═════ Dataset records

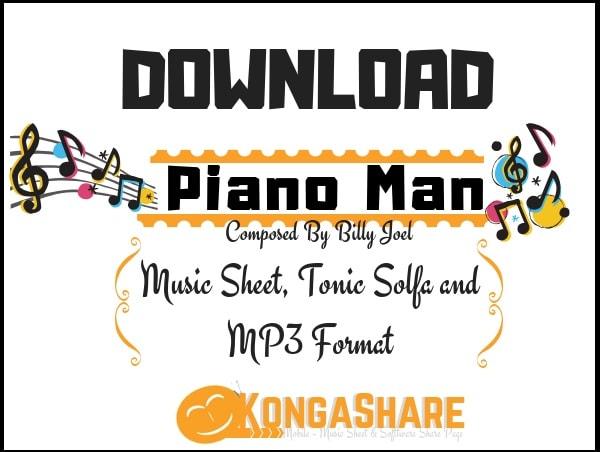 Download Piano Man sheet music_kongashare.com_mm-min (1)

══════════
═════ Dataset records

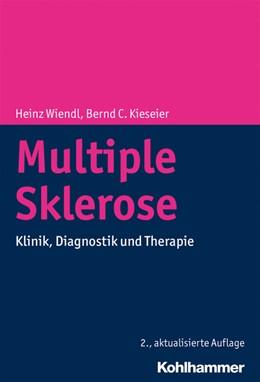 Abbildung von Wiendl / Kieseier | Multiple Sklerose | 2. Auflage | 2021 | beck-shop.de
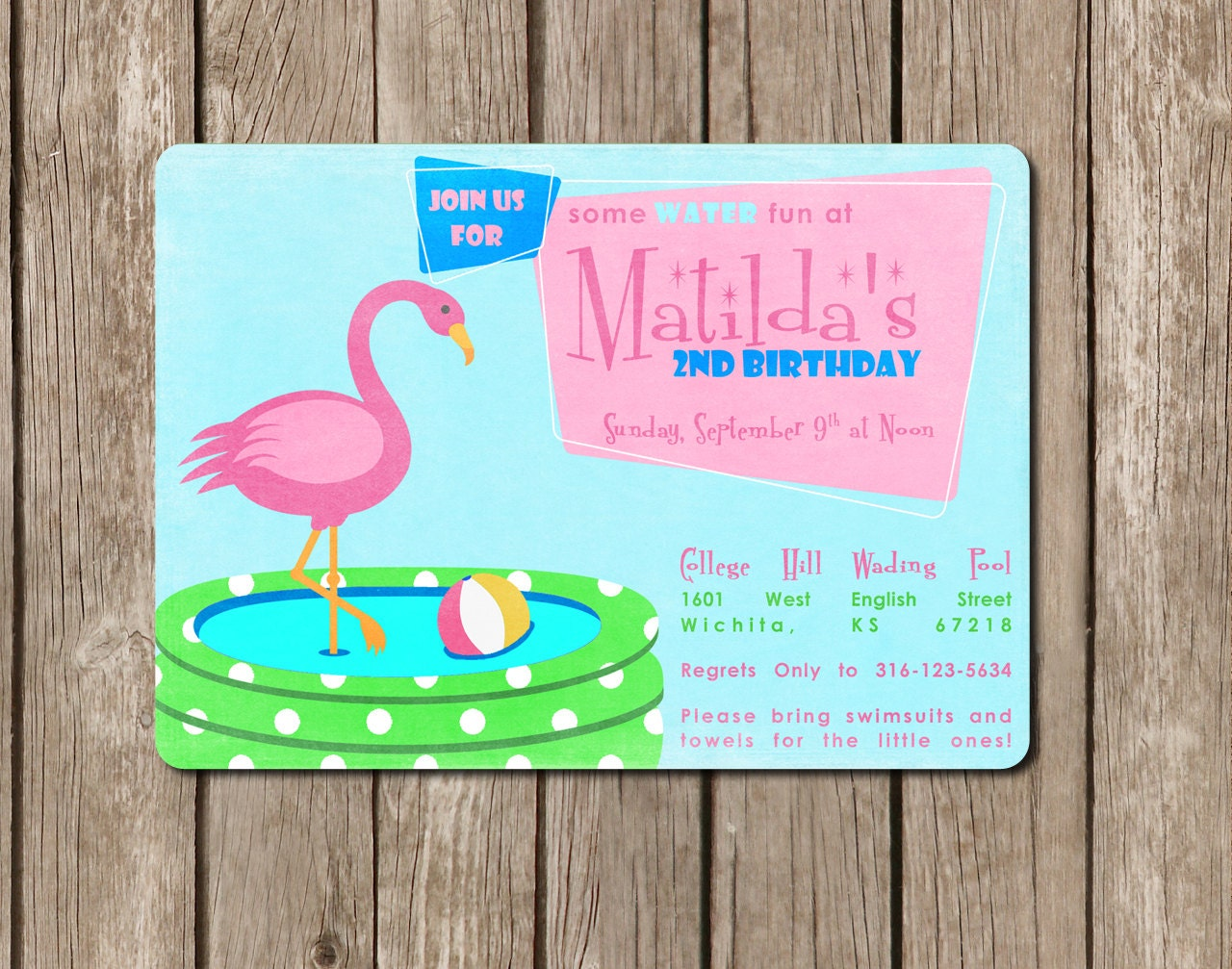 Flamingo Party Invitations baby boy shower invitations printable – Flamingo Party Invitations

══════════
═════ Dataset records

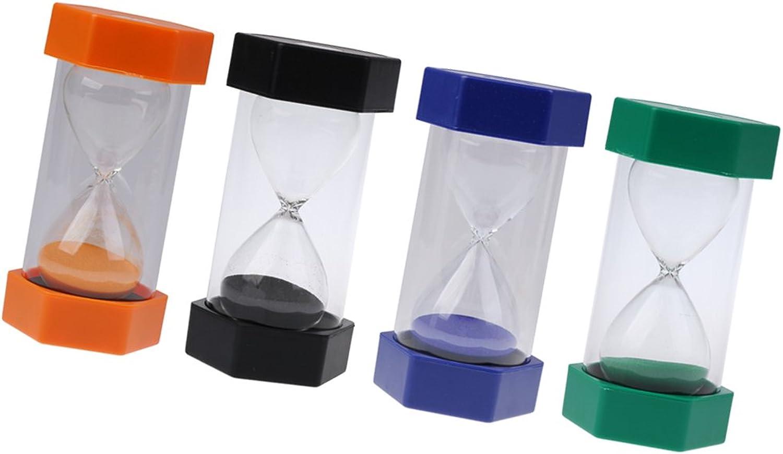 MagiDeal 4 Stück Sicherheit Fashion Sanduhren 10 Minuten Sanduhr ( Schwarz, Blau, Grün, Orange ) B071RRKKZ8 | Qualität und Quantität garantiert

══════════

## [Task requirements]
Every line from the one with "Abbildung von Wiendl" through the one with "Flamingo Party Invitations baby" is to be reproduced exactly as written above, and the pictures are to be dropped.

## [Expected output]
 Abbildung von Wiendl / Kieseier | Multiple Sklerose | 2. Auflage | 2021 | beck-shop.de
 Flamingo Party Invitations baby boy shower invitations printable – Flamingo Party Invitations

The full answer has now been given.